The code I live by is, “Never expose any part of your body more than is absolutely necessary – and then never until it is actually necessary.” And yet, when my wife and I were in the one situation where some of the participants in an event shed all of their wardrobe, and others like us elected not to, WE were the ones who felt self-conscious and weird.
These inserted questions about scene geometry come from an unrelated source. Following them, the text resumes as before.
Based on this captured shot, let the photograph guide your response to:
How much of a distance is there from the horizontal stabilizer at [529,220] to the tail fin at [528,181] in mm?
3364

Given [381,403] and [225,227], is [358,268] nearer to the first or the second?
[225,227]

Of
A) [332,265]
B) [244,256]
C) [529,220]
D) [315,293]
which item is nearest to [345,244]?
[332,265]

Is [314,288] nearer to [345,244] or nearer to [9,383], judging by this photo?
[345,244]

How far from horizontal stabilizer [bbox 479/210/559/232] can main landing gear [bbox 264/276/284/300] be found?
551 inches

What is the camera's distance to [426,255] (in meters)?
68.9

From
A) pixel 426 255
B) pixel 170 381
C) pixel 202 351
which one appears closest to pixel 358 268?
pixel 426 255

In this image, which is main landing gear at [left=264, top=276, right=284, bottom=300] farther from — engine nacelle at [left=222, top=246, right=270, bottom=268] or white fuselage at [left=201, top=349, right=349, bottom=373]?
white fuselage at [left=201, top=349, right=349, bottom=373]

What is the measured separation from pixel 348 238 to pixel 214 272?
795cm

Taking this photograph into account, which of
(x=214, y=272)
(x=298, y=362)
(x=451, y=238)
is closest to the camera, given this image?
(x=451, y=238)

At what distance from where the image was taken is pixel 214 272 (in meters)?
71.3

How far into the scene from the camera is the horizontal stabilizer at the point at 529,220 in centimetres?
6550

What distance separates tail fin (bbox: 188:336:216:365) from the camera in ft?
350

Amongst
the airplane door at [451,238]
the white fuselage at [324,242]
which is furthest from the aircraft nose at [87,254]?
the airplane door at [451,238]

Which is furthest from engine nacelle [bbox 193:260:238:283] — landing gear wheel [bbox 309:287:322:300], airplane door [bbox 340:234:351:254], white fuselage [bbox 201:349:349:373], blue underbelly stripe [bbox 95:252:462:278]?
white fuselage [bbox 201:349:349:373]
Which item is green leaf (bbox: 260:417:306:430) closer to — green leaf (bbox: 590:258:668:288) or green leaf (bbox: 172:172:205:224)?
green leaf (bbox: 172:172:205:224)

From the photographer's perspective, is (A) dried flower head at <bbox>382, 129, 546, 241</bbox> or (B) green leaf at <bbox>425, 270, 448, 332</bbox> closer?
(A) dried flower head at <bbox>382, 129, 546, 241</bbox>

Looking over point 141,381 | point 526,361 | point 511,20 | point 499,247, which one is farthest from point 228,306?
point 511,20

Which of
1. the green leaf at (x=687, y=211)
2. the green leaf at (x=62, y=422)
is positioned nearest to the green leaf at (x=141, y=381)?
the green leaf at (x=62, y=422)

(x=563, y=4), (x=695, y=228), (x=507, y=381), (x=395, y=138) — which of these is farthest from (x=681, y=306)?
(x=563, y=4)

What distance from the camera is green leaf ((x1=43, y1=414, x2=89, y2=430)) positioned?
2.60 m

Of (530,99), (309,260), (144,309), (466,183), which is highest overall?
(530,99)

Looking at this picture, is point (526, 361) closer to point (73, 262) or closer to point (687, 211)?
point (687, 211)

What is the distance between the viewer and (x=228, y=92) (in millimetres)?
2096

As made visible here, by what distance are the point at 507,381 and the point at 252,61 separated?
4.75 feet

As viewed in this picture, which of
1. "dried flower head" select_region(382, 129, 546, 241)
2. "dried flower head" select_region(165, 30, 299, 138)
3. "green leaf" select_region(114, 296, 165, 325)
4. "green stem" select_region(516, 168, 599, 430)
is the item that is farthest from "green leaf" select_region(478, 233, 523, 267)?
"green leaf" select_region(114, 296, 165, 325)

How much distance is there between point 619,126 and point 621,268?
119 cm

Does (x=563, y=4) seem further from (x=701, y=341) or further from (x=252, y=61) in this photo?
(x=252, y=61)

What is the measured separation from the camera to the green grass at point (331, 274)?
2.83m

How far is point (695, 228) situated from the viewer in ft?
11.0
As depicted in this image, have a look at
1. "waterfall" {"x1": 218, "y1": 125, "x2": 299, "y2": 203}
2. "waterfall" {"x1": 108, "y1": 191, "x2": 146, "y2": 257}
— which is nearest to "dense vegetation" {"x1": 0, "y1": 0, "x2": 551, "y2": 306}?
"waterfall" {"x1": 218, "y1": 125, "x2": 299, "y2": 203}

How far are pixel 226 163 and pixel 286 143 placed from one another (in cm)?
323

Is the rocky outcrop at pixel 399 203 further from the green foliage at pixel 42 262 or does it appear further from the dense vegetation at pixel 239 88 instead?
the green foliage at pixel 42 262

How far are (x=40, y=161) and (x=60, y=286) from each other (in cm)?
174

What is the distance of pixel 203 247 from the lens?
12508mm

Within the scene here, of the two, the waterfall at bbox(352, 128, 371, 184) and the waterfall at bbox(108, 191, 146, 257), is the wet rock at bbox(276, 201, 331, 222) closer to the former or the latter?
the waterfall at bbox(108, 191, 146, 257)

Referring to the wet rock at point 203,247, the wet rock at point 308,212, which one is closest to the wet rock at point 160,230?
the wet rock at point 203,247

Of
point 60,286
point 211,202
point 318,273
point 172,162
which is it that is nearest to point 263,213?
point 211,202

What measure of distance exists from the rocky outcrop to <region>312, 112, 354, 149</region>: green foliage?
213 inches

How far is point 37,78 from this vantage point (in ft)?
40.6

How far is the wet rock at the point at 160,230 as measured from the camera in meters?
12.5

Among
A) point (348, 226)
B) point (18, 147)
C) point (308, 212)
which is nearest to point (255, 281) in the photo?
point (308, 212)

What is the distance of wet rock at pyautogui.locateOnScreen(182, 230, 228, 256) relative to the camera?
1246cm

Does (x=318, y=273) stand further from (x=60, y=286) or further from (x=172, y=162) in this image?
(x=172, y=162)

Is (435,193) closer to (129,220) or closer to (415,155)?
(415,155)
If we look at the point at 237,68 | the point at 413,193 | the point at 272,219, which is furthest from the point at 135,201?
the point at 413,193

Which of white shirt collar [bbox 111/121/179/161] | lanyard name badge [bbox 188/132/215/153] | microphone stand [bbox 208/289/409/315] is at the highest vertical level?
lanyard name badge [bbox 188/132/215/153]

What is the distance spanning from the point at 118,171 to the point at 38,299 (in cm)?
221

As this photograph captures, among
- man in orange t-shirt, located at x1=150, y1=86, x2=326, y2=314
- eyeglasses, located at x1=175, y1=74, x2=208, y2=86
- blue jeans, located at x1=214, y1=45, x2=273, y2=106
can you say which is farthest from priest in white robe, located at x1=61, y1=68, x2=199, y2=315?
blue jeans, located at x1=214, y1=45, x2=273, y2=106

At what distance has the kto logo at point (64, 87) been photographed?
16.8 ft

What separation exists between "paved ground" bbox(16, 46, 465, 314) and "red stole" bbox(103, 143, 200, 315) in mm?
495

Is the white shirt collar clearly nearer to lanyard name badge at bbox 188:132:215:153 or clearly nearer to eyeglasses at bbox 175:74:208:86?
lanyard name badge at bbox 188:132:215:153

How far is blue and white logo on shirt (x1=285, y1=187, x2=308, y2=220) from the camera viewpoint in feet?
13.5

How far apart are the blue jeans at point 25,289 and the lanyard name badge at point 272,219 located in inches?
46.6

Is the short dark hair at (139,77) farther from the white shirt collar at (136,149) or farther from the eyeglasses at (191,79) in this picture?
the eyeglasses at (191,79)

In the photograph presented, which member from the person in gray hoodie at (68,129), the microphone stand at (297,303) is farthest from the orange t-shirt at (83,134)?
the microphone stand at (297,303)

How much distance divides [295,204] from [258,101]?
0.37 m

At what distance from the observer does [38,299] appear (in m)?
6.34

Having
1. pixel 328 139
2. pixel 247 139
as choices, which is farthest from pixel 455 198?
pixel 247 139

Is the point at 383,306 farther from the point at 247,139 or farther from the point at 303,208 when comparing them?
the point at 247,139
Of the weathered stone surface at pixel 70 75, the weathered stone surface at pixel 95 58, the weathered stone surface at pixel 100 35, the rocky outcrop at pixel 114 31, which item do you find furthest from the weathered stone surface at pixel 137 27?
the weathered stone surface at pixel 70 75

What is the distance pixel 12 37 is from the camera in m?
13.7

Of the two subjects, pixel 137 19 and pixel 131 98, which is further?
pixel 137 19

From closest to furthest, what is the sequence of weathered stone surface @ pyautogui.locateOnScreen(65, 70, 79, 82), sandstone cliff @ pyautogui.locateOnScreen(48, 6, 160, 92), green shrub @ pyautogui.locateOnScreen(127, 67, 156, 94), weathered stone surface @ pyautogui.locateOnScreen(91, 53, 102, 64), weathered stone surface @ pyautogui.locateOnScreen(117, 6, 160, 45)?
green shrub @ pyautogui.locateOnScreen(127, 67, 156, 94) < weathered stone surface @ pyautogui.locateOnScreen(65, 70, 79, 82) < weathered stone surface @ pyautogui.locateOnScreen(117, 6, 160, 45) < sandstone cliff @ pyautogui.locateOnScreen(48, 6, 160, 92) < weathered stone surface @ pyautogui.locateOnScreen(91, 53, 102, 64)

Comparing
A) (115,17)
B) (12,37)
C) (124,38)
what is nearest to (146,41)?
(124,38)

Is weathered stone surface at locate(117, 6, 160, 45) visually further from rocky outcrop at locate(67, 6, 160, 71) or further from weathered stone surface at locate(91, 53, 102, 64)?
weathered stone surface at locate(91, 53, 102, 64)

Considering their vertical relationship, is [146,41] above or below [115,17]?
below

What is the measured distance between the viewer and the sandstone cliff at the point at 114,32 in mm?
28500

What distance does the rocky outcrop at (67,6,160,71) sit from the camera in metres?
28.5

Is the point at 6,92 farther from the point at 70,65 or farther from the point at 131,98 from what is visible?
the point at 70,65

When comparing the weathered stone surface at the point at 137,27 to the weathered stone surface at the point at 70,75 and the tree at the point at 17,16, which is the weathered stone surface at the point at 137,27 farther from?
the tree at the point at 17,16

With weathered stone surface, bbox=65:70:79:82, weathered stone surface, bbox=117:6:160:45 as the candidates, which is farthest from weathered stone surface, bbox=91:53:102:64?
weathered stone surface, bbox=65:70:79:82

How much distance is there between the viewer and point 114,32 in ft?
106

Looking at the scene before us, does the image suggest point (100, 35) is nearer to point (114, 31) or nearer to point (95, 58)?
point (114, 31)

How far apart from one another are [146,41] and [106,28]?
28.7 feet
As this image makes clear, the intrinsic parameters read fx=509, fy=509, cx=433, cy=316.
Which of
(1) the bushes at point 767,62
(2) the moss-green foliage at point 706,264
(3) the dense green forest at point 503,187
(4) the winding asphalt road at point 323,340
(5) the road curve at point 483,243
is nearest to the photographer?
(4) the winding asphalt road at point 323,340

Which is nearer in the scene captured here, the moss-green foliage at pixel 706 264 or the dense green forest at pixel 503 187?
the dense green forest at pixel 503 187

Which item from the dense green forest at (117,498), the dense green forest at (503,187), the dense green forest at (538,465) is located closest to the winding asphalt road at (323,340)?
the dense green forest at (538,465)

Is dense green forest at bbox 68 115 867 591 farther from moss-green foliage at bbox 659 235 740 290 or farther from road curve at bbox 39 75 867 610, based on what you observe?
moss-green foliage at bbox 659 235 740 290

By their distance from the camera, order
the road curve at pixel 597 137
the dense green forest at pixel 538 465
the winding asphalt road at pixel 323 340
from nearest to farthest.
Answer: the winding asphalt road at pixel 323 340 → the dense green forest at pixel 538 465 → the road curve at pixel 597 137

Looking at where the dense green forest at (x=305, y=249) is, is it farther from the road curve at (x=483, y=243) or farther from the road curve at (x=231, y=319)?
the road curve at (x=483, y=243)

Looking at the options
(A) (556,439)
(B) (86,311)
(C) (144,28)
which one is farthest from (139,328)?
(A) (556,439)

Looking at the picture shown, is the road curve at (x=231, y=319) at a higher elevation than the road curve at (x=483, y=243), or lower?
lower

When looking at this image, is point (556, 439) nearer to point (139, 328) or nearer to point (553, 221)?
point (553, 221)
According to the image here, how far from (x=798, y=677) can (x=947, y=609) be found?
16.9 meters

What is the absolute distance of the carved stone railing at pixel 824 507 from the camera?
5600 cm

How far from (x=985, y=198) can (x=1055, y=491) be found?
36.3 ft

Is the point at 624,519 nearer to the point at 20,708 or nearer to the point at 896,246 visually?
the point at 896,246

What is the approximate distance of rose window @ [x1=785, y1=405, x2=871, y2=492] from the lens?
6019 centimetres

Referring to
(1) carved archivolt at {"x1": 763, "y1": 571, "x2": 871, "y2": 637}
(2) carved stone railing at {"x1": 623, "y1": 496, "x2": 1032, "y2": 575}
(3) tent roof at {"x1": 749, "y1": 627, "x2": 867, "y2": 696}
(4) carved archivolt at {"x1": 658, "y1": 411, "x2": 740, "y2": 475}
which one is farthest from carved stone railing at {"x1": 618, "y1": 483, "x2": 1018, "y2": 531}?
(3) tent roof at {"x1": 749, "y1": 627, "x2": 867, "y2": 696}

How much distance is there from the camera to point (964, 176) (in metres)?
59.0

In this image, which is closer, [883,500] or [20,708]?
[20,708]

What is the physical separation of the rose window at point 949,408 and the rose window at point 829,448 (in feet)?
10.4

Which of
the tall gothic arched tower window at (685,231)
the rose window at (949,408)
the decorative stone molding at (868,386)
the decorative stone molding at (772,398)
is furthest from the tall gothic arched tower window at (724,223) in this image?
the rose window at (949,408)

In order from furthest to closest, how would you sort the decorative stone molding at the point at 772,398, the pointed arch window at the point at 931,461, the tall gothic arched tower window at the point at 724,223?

Go figure.

I had the same reveal experience you did in a Hawaiian helicopter ride, although it was the Waimea Canyon on Kauai.

I don't know if it's the nudity or the volcano that reminds me, but at one time I did a sketch on a Hawaiian hotel stage entitled, “Myron Kahona – last of the great Jewaiian Storytellers,” in which I came out in a floor length AstroTurf grass skirt. (Do you have any idea how much an AstroTurf grass skirt weighs?) The gag being all I did was take a bunch or old Myron Cohen stories and crudely adapt them to Hawaiian punch lines. Except for one that was a theft of the old Bob and Ray routine where the National Park Service ranger asks tourists not to throw litter into the Grand Canyon – because if everybody threw their litter into the Grand Canyon, sooner or later it wouldn’t be a canyon anymore. I went with volcano/crater.

Max Clarke said...

You flew through the volcano clouds, very cool. The best movie coverage of a volcano I've seen was the James Bond movie, You Only Live Twice, filmed in Japan.

Helicopters do have a tendency to crash.

The head of Disney, Frank Wells, died in a crash when he was on a ski vacation.

A cast member from one of my favorite movies, The Right Stuff, died in a crash. Jane Dornacker played Nurse Murch, but she also did traffic reporting. She died when her helicopter crashed in the Hudson River when she was on the air.

Here in the Bay Area, rock promoter Bill Graham died when his helicopter hit power lines during a storm.

Finally, "Helicopter Ben" Bernanke might not be reconfirmed as the chairman of the Fed. The news reports say he's lost crucial Democratic support in Congress. Too soon to call that a crash, but the media won't be able to resist if Bernanke leaves the Fed.